Put the entries below into a numbered list, from the line containing "<box>28,35,242,414</box> in feet?" through the end of the entries, leaving out blank lines.
━━━━━ Materials provided ━━━━━
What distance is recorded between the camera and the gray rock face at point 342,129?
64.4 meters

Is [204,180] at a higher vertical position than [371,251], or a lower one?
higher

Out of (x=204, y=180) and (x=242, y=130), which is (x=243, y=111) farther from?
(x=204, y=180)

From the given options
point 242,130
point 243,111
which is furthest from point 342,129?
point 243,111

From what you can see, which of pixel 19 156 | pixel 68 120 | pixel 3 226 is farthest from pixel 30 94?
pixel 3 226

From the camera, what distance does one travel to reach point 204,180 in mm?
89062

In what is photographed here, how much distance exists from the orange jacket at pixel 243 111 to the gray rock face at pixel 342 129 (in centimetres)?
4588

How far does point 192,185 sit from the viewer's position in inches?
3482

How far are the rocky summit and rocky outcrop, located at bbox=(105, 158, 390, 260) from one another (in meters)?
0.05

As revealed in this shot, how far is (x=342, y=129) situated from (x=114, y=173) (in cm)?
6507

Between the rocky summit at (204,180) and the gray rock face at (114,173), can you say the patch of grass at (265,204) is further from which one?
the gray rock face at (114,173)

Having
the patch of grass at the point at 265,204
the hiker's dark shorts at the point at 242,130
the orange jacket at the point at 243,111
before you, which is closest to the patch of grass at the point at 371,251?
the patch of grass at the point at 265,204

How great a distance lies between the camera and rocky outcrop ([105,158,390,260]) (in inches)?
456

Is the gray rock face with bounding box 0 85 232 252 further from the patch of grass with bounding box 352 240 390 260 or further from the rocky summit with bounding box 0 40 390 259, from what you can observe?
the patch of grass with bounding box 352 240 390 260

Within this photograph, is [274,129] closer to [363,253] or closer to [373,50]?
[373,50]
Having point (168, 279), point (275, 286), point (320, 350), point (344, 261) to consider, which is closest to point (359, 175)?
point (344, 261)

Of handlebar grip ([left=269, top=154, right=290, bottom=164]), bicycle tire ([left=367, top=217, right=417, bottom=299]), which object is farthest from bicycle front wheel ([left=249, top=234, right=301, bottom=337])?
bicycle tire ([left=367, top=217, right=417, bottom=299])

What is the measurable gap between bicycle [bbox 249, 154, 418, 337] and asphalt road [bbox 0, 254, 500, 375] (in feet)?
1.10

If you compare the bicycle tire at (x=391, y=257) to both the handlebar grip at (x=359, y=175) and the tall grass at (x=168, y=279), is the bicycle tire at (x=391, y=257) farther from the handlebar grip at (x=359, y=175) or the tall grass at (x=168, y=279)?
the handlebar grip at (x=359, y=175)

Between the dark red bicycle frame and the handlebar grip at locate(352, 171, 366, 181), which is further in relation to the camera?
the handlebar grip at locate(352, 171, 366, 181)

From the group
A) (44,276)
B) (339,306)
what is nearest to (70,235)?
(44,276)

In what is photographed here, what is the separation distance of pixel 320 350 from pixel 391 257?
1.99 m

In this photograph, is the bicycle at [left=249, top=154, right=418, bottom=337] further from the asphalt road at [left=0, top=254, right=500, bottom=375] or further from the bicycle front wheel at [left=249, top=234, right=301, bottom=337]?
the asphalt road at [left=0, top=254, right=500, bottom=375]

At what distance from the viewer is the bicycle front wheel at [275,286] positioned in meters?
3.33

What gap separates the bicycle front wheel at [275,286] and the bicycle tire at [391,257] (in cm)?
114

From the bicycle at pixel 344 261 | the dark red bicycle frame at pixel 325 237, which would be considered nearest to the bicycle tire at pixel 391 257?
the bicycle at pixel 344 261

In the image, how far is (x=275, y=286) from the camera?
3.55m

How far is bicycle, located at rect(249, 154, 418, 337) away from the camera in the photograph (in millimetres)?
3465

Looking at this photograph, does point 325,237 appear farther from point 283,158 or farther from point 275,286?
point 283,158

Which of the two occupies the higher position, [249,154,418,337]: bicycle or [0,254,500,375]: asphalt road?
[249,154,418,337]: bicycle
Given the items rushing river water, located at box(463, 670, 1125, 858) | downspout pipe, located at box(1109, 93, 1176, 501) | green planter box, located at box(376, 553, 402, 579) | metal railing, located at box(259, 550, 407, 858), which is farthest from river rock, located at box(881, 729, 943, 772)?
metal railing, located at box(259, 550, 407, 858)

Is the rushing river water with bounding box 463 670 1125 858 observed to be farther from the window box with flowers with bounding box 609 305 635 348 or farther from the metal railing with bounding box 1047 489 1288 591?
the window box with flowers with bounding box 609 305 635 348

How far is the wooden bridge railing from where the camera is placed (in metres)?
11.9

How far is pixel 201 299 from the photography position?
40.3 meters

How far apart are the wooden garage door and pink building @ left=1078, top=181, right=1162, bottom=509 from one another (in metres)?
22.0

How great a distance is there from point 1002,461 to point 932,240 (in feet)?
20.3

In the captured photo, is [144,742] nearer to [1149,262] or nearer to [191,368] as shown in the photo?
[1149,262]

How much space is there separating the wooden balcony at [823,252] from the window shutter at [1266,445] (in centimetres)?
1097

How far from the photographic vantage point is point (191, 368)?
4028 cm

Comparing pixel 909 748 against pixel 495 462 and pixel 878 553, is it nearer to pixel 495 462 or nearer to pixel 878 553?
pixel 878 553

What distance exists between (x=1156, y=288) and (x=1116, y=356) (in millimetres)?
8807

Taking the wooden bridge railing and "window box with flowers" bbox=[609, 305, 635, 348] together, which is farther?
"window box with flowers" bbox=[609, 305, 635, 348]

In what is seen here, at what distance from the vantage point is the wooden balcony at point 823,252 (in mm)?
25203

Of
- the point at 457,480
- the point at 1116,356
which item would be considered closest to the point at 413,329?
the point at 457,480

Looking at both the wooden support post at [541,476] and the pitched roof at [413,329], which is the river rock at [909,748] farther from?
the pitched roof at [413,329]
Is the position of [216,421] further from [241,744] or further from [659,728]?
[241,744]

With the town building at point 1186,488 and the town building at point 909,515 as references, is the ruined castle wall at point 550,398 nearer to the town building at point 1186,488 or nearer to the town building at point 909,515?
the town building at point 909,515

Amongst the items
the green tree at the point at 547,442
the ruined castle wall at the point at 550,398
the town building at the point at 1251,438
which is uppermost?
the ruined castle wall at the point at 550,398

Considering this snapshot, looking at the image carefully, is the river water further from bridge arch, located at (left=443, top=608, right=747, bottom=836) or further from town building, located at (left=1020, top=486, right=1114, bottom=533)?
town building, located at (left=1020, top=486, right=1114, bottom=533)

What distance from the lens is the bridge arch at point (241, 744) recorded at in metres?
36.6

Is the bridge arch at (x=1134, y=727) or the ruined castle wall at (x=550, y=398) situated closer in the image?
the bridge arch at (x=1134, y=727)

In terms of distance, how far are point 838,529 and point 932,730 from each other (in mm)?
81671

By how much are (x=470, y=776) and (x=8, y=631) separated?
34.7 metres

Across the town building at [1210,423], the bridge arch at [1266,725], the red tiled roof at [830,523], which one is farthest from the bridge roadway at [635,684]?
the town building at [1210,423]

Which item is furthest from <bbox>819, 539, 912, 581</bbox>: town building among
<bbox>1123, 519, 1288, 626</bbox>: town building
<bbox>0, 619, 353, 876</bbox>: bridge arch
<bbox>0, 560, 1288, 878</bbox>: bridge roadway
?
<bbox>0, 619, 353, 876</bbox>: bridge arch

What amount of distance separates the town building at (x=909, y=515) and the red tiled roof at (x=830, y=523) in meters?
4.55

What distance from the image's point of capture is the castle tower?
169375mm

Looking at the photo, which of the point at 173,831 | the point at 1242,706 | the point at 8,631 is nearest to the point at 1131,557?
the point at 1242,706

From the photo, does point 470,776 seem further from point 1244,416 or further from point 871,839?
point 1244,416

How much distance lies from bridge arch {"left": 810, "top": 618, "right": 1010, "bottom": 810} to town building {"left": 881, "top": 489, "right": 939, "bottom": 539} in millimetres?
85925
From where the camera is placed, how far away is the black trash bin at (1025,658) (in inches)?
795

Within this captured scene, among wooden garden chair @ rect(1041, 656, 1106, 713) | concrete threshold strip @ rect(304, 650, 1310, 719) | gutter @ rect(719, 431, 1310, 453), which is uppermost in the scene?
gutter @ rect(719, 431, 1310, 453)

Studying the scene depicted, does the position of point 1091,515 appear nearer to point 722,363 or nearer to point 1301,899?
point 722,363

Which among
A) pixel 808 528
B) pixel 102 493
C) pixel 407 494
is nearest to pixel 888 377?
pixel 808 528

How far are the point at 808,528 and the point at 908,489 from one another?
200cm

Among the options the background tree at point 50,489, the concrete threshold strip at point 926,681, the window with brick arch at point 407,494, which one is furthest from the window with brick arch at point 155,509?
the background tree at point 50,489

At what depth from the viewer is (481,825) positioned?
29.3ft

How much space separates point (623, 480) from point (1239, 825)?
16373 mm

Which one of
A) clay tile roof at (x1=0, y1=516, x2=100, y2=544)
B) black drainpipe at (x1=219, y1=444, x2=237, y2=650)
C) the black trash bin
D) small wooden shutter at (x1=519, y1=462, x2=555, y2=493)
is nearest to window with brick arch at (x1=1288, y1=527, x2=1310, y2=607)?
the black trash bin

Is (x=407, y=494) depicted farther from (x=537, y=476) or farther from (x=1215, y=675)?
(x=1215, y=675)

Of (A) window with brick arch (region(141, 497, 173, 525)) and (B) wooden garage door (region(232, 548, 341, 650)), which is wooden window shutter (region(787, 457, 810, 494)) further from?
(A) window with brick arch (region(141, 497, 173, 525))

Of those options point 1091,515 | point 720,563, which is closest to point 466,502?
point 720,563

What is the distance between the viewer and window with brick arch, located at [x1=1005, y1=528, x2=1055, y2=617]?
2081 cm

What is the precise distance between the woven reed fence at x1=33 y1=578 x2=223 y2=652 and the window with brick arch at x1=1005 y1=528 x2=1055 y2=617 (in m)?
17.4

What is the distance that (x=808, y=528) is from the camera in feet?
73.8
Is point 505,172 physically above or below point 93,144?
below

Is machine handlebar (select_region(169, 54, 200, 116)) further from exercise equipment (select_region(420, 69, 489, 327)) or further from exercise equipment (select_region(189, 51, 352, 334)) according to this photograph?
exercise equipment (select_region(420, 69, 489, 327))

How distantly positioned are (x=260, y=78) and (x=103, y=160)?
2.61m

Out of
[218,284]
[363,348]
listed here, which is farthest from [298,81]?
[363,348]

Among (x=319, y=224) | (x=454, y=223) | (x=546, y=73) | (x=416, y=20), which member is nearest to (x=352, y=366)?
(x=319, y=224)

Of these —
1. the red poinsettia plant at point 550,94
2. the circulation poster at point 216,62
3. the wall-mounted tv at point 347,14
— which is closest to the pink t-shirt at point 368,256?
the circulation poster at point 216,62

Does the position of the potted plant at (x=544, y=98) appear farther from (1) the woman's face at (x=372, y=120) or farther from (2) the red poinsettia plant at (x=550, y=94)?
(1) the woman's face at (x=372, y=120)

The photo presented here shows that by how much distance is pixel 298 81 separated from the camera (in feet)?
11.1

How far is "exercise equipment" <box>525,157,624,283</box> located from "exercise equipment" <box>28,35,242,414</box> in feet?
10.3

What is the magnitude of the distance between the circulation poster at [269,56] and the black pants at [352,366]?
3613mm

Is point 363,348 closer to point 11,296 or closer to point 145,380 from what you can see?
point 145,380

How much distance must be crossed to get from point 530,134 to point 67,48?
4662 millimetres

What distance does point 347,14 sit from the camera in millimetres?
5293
━━━━━
## Answer to this problem:
1. How far is "exercise equipment" <box>525,157,624,283</box> located from "exercise equipment" <box>28,35,242,414</box> in feet?
2. 10.3
3. What is the magnitude of the distance between the circulation poster at [269,56] and the black pants at [352,366]?
4. 3613mm
5. Is point 363,348 closer to point 11,296 or closer to point 145,380 from what you can see?
6. point 145,380
7. How much distance must be crossed to get from point 530,134 to point 67,48?
8. 4662 millimetres
9. What distance does point 347,14 sit from the camera in millimetres?
10. 5293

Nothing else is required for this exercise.